PAGE EXCERPT ▸
┌──

1.11.2005

recipes for disaster.

Don't be surprised if things slow down around here. I have found myself dutifully employed, M-F, 9-5.
No, it's not like that. At the moment, I am a bike courier. Soon I will be wearing tight pants and growing dreadlocks. But I digress... my copy of Recipes For Disaster came in the mail recently. It's over 600 pages, so don't be disappointed that I haven't had time to really dig deep into it.

Getting a package from Crimethinc always fills me with conflicted pleasure. It's like getting a distant postcard from that one 'crazy' friend you have, who tried to shoplift a case of beer from the LCBO while barefoot. The postcard is saturated with joy and stories beyond belief, and you are caught shaking your head, wondering if you could or would want to live like that. Hitchhiking in the bayou. Getting shot at in Kentucky. Sleeping in a ditch with dirt in your hair and woken up by an organic farmer in the morning. It is oh so tempting. But for now, you think, I will settle for this postcard and the certainty of a hot shower in the morning. Still, it nags.

And so it was for me again. I come downstairs, and there, like a pregnant belly, is the Crimethinc package. You tear it open and look at all the goodies-- Crimethinc absolutely spoils you with free stuff above and beyond what you buy. This time, there were two copies of a children's story by one of the authors of 'Off the Map.' The book itself, the byline being 'an anarchist cookbook', is definitely an achievement. If you are looking for technical information, how to, say, fix a tire or pick a lock, you'll be sorely disappointed. Also, unlike that other cookbook, there are no phony bomb recipes. No, the recipes included are those of the social persuasion.

The most substantial chapters in Recipes for Disaster those that focus on organization: creating anything from a bike collective to a black bloc. I'm sure there are a lot of people who have had previous experience with these efforts, but the book is full of creative hints and ideas that struck me as almost revelatory. If you've spent any time as an 'activist', a lot of the recipes in the book will be familiar; I doubt, however, that you won't be able to glean something of use from them.

From there you get into some of the deeper stuff. 'Surviving a Felony Trial', fr'instance, or 'Sabotage.' There is a chapter titled 'Evasion', but it focusses on actual Evasion and nothing to do with the book. What I found very compelling was a firsthand account of sabotage. The (anonymous) author detailed what went right, and what mistake ultimately led to a four-year prison term. The bullshit factor is nil. Nobody is pretending that actions don't carry a large amount of risk. The grating tone of activist self-congratulations is kept to a minimum.

So what sort of book is it? Where does it fit into the Crimethinc canon?

└──

Data entries:
┌──

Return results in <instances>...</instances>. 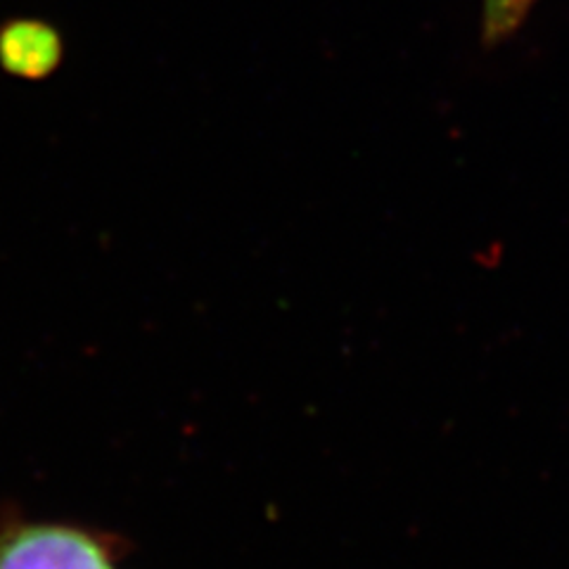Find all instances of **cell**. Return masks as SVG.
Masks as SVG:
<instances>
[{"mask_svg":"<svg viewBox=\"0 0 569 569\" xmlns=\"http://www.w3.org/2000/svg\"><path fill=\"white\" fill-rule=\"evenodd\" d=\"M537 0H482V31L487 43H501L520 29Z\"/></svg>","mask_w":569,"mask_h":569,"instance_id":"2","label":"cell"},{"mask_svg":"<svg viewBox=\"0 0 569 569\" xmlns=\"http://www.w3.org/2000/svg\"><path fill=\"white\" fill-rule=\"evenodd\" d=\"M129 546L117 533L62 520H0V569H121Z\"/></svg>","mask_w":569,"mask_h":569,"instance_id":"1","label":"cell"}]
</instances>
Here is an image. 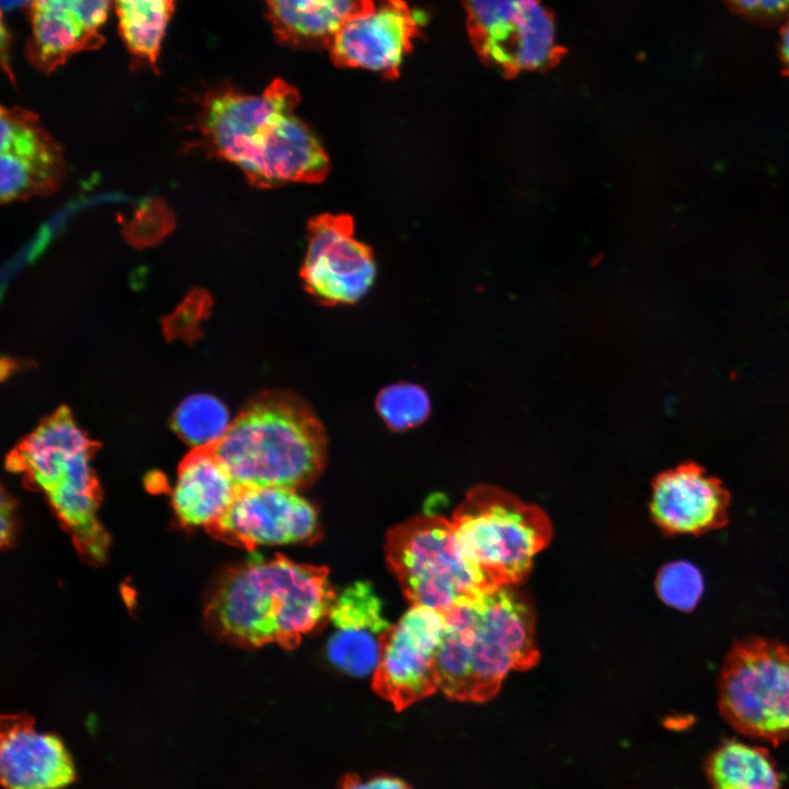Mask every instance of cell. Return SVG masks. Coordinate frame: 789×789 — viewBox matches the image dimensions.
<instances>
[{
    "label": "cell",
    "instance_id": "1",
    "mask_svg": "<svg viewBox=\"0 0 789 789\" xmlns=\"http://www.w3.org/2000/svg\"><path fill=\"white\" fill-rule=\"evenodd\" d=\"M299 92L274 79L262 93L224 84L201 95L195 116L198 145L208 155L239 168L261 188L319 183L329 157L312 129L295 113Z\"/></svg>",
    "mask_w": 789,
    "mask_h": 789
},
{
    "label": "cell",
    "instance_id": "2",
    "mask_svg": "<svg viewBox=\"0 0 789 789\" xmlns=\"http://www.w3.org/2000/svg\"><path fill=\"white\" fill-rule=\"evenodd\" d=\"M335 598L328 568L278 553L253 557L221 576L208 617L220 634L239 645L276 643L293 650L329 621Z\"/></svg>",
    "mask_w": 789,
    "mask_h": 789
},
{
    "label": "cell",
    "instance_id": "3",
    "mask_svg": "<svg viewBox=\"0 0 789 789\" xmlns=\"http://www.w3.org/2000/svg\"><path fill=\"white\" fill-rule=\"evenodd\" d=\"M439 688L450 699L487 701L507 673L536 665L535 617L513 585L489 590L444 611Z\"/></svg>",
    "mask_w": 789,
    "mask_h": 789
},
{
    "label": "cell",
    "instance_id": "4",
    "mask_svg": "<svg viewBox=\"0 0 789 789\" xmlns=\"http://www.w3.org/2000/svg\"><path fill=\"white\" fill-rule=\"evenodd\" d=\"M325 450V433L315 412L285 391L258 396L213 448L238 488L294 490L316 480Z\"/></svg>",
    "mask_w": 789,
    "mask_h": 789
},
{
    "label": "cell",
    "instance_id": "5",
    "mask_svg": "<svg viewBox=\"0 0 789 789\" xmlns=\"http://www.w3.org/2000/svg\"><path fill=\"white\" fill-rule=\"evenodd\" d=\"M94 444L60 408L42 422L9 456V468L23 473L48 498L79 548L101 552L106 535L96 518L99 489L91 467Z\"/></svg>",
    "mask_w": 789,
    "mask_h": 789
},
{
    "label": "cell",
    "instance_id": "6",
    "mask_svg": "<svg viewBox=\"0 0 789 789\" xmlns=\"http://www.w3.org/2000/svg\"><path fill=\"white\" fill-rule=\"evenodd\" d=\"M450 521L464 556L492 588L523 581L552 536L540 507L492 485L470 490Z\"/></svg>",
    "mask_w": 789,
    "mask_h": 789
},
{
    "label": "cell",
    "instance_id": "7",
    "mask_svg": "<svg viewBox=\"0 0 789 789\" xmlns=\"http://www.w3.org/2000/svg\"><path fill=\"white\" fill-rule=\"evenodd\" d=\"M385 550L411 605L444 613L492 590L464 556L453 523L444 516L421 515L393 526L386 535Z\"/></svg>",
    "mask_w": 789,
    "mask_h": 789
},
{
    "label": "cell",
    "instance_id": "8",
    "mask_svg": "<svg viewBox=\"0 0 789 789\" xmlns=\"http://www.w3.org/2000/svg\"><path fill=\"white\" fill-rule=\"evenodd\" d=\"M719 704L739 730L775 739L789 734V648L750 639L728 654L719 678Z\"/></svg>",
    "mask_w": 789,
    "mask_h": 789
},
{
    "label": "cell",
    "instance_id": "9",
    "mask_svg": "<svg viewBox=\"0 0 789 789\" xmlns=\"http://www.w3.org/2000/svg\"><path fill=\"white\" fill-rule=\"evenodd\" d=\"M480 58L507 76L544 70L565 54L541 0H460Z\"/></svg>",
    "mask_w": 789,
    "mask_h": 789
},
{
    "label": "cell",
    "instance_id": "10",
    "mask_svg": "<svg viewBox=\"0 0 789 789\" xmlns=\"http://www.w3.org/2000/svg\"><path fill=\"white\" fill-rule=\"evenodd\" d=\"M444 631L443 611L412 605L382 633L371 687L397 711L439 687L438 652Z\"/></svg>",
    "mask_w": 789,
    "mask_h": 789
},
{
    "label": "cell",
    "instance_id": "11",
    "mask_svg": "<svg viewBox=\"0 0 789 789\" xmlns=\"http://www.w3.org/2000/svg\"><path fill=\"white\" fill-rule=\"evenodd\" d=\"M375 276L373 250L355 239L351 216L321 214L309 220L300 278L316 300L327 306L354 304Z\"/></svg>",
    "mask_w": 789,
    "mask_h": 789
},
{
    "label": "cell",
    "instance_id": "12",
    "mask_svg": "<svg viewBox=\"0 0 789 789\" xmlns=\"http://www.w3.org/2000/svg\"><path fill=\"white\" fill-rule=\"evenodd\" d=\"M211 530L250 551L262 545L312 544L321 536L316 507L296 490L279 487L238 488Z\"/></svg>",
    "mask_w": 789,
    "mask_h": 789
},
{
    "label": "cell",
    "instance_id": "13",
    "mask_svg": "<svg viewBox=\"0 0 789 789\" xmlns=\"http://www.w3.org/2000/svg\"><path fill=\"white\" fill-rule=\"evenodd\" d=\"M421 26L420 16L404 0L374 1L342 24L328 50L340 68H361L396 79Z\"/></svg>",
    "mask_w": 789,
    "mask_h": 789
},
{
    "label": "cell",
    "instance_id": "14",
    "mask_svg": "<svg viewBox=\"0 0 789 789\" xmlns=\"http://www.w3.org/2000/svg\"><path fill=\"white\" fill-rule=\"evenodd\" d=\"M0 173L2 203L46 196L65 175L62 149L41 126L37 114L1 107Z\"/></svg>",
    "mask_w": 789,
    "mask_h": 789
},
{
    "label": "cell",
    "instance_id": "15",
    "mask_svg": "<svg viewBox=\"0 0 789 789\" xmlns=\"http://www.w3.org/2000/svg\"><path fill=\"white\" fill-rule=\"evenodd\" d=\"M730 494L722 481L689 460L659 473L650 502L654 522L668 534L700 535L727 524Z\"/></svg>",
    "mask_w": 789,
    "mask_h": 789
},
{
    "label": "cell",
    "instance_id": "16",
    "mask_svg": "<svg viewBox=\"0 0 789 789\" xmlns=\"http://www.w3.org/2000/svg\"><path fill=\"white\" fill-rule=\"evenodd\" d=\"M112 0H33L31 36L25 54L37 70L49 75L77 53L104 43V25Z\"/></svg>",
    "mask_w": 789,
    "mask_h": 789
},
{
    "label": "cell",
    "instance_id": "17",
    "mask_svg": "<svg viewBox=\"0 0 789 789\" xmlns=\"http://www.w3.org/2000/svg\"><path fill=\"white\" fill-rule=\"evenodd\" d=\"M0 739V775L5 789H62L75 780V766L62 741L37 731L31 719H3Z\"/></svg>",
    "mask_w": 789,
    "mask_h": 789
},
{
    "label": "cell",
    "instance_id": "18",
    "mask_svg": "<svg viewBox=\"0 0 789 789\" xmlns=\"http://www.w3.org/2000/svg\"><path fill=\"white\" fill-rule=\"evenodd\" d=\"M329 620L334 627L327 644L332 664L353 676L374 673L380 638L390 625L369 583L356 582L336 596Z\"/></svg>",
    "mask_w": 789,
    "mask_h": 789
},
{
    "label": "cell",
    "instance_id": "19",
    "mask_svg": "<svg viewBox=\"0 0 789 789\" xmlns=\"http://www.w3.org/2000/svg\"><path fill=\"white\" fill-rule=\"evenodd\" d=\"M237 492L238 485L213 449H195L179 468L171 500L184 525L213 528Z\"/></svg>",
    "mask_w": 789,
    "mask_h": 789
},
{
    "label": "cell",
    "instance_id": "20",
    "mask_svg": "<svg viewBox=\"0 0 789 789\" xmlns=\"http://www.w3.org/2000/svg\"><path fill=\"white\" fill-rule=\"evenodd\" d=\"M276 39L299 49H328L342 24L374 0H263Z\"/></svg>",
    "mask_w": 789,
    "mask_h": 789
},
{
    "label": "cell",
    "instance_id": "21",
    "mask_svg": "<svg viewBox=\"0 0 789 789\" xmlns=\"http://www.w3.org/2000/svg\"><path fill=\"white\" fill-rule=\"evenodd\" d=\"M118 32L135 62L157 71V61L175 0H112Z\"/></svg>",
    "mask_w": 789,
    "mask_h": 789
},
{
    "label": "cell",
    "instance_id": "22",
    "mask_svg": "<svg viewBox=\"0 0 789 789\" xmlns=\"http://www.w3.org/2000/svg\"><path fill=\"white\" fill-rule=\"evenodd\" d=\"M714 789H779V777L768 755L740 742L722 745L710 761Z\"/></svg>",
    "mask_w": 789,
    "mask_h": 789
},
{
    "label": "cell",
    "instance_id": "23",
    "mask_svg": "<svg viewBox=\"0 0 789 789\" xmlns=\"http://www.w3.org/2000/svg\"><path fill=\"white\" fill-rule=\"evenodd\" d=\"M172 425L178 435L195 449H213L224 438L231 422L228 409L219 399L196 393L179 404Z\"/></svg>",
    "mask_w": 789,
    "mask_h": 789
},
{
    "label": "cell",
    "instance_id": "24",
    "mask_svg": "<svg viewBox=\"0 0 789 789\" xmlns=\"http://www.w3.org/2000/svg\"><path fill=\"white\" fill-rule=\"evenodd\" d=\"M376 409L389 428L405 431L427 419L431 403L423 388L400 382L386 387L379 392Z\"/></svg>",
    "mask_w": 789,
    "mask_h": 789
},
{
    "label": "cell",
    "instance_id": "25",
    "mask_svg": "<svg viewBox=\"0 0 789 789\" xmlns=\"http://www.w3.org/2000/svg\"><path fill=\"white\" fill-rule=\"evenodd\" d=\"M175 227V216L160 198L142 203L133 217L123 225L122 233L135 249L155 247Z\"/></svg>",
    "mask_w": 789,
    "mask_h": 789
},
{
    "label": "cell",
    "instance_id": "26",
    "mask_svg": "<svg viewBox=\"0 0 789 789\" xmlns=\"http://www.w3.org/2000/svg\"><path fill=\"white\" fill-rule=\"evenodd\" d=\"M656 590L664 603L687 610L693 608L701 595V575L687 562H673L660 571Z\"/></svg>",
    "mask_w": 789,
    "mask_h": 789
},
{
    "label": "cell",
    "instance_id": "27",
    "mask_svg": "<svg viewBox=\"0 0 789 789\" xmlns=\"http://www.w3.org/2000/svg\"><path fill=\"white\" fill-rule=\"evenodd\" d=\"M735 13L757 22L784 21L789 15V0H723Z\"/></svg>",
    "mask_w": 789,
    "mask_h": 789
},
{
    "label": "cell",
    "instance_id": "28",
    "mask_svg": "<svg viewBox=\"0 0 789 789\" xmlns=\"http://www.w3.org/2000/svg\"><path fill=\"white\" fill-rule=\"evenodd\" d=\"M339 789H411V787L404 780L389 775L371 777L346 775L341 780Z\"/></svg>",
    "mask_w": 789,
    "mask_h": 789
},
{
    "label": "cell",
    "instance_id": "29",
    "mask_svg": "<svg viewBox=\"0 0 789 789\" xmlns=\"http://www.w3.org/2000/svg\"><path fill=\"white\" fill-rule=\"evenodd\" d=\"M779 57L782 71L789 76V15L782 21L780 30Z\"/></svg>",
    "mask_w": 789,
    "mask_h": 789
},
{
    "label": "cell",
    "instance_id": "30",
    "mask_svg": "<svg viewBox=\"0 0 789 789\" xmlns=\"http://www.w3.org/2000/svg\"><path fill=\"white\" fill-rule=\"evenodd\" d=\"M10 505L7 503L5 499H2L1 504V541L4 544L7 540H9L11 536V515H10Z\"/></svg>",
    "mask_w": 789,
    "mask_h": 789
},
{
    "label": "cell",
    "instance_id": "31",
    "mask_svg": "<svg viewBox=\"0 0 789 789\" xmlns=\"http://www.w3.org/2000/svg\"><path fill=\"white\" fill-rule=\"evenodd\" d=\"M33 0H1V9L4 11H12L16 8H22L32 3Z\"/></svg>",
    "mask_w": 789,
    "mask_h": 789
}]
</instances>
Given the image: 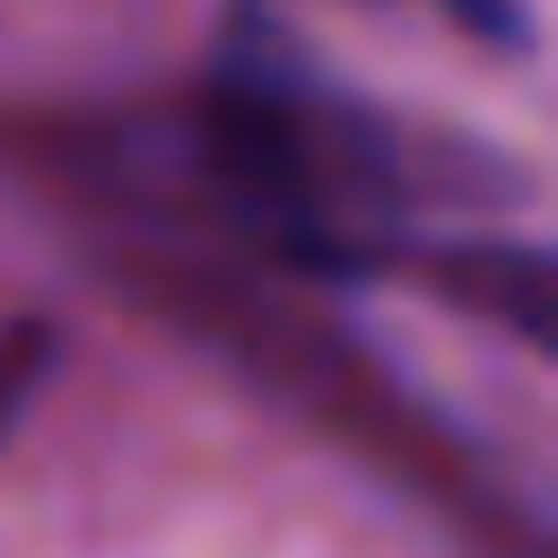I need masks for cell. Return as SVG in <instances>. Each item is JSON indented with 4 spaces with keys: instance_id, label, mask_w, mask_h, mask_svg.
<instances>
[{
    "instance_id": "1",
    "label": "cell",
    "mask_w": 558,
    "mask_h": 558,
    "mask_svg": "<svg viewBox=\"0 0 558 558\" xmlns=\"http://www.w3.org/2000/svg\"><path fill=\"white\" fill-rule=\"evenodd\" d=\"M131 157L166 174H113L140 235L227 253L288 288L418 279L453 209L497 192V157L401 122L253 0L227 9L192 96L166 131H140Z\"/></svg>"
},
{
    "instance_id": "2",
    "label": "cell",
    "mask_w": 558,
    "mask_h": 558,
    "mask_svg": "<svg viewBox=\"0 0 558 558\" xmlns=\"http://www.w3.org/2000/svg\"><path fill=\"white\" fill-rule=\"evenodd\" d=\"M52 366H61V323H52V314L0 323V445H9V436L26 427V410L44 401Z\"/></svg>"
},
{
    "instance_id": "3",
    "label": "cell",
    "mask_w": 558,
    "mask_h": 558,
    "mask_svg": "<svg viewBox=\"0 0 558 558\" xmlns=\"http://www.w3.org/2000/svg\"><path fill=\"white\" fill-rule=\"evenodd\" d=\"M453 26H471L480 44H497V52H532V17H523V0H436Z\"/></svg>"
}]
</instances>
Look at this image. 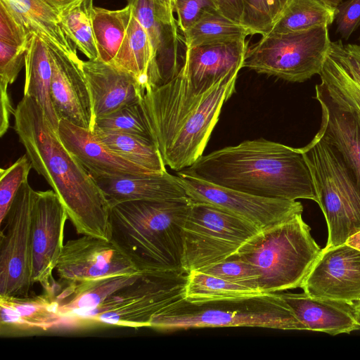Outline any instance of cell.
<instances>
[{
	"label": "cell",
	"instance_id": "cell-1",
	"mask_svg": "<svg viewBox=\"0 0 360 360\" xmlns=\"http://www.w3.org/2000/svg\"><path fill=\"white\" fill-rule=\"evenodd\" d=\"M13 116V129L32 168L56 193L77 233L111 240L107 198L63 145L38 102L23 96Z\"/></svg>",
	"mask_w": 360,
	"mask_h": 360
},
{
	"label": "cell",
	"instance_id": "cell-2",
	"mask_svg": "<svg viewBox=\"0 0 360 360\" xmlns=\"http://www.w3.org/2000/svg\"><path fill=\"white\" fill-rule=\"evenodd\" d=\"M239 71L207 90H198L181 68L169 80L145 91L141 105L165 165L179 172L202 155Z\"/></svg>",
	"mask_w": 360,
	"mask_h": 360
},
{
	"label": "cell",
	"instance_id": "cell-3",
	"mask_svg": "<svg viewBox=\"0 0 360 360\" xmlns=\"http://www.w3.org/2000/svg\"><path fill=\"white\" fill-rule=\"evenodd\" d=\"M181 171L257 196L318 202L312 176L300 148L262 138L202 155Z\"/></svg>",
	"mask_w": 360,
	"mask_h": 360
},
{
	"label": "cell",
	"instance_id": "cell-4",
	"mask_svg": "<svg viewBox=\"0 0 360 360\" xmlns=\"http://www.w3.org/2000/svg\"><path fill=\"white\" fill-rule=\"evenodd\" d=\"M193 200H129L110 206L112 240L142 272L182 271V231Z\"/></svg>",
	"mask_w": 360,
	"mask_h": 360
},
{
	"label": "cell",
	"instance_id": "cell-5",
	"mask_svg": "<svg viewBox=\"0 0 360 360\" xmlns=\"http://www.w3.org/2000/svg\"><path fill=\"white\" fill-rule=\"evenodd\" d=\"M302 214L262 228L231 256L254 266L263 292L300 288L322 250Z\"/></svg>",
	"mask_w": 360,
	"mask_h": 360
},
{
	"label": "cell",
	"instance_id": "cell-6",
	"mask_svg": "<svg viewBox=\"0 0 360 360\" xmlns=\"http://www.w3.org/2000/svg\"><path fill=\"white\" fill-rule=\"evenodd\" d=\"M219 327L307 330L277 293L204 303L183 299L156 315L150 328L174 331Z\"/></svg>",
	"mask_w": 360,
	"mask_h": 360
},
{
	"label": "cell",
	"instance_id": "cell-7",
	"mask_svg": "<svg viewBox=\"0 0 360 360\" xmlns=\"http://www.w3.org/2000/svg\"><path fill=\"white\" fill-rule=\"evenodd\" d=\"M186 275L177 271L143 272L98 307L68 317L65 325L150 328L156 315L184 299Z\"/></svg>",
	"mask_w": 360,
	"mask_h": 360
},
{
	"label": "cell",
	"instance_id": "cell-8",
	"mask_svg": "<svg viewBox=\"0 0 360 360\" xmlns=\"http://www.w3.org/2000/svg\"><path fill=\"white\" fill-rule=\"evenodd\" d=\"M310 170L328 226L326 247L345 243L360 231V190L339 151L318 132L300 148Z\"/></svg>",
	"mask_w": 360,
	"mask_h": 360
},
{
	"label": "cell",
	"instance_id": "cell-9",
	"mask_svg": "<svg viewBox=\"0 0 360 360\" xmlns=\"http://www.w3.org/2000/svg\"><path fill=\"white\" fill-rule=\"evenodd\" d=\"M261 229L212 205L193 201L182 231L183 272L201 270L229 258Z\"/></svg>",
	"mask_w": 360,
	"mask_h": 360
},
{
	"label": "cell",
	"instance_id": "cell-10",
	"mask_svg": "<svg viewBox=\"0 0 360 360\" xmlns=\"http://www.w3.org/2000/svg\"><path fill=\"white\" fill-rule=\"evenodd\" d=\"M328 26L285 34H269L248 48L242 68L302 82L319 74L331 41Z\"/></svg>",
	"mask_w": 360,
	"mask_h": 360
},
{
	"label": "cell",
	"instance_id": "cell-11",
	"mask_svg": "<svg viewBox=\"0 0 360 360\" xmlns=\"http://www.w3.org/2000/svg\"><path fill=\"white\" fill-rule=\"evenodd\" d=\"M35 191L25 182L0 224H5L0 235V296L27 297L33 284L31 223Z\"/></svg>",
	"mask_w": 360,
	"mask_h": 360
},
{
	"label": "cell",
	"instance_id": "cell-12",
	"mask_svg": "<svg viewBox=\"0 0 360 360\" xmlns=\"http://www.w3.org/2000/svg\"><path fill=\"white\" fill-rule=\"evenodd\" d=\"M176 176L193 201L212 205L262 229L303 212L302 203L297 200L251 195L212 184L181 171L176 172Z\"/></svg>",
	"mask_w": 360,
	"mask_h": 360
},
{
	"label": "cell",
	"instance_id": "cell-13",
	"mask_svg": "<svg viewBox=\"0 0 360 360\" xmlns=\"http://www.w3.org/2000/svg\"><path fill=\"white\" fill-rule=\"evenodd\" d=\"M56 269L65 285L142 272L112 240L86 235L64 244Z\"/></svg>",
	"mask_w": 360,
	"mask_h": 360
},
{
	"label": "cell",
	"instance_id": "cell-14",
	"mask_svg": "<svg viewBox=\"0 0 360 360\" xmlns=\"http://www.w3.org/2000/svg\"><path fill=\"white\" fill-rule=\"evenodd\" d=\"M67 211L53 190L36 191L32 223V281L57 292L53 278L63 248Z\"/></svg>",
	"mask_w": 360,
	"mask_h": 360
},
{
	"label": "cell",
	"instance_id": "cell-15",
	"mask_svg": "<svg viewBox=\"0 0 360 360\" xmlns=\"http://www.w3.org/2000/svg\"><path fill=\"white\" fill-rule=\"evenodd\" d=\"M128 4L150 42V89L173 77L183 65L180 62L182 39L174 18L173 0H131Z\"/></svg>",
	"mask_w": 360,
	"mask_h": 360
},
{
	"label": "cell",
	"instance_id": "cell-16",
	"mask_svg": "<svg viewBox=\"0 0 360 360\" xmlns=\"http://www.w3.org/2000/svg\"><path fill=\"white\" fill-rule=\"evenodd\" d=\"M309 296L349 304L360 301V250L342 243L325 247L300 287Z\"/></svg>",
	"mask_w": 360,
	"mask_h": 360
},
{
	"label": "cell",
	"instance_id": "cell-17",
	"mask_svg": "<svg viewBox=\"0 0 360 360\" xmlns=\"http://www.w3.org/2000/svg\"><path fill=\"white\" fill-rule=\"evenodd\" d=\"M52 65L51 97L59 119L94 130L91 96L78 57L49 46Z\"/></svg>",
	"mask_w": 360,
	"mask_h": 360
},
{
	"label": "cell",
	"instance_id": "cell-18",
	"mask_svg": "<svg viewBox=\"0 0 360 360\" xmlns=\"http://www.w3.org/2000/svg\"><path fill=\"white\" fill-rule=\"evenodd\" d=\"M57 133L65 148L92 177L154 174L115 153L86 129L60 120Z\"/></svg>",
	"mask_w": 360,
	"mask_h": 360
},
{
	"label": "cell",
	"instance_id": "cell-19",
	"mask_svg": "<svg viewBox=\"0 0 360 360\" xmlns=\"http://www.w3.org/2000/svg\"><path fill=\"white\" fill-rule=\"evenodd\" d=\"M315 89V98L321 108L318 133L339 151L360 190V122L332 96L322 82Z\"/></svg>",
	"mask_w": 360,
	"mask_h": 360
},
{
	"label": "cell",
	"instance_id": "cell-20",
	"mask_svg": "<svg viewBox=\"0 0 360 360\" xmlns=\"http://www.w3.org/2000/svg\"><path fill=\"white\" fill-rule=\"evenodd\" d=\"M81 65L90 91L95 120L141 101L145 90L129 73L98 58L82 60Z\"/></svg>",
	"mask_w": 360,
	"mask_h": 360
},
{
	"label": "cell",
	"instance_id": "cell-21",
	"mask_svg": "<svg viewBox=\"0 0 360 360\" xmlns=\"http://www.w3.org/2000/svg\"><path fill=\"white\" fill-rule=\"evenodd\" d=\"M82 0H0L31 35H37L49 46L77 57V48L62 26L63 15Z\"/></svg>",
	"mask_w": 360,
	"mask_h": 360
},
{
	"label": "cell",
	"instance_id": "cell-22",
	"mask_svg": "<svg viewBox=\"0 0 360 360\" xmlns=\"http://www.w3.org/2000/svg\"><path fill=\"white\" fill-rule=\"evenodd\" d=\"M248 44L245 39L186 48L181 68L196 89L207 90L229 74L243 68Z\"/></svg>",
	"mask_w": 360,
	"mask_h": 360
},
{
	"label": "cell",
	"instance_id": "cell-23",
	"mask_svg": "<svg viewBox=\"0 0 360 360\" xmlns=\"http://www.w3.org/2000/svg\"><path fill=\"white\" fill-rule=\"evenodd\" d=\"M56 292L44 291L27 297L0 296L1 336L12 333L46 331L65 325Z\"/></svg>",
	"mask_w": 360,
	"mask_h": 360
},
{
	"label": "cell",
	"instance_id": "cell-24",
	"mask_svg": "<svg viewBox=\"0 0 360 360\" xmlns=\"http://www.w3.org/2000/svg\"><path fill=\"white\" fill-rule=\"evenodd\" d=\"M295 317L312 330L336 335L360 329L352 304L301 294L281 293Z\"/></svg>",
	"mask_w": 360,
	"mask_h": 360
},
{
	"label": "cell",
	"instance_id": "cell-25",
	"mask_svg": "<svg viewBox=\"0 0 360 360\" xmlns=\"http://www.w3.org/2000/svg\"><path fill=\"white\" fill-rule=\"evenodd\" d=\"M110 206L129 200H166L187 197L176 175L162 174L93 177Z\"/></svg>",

└──

REQUIREMENTS ▸
a) According to the review of Recipes for Disaster, how many pages does the book have?
b) Pick up the review of Recipes for Disaster right after its last sentence and keep writing it.

RESULTS FOR EACH TASK ▸
a) Over 600 pages.

b)
I admit that I really enjoy what Crimethinc does. Written in between their words is a harrowing level of joy. I can read Evasion and just drink it up, smiling to myself on the subway. Even if I'm not about to stop paying rent. There is a hectic kind of idealism in Crimethinc writings that gives me pause. I don't think my metabolism is quick enough to digest the infinite amounts of joy and danger that they prescribe. I'm not that sort of individual. I'm a self-styled rationalist... which is to say, chickenshit. So I do occasionally settle for reading about joy, instead of doing it...

Thus when I am reading the words of someone that resembles me not at all, am I defeating the purposes of having a Crimethinc? Do I rely on their works as an innoculation of adventure, when I'm not feeling adventurous enough? Has Crimethinc become what they hate most: a distributor of rebellion as a commodity, doing what the starved masses feel they can't do themselves, and then selling them the thirdhand account?

No, actually I don't. Let me go about explaining this by way of a confession. I used to listen to Rage Against the Machine. (copyright Epic/Sony, those murderous bastards) From there, I picked up a book that they had suggested in their liner notes. Chomsky, of course-- are you surprised? Built inside me already was a sort of undefined anger. I couldn't understand why I hated arrogance so much. I would root for Daffy Duck because I knew he would ultimately be humiliated by Bugs Bunny. Rooting for him didn't change the cartoon at all. But still I'd do it: root for the underdog. If I had kept doing that while watching tv, I probably would have ended up becoming a fashionable nihilist or something. I think a great many number of my age group fall into this category.

I didn't. Seattle happened in November 99. I heard about it on the radio. In April, I was in Washington D.C. Then onwards and onwards, and so forth. That first morning, though, driving through the empty streets of a place much bigger than me, I was terrified. It was maybe the first genuine emotion of my entire life.

It's a shame that we live so utterly in a spectacle society that we use it to define what is possible. It's a shame, but there it is. I don't know how people live as I once did: rooting for the slick villian with something to say, even as they know convention demands that he be killed. All I know is that I might have been there, in front of the television, if there hadn't been a Seattle. If there hadn't been that chance to redefine the possible. While reading Evasion I dumpster dove for the first time. (my first time shoplifting, however, was six years before that.) After reading a zine, I graffitied(sic) for the first time. It's not a matter of innoculation but of gentle pushes, baby steps. Baby steps because revolutions don't come natural to me. Sorry. But I'm working on it. And some of us need this, need these stories to be told. It may take fifty postcards, but eventually I may come to see New Orleans.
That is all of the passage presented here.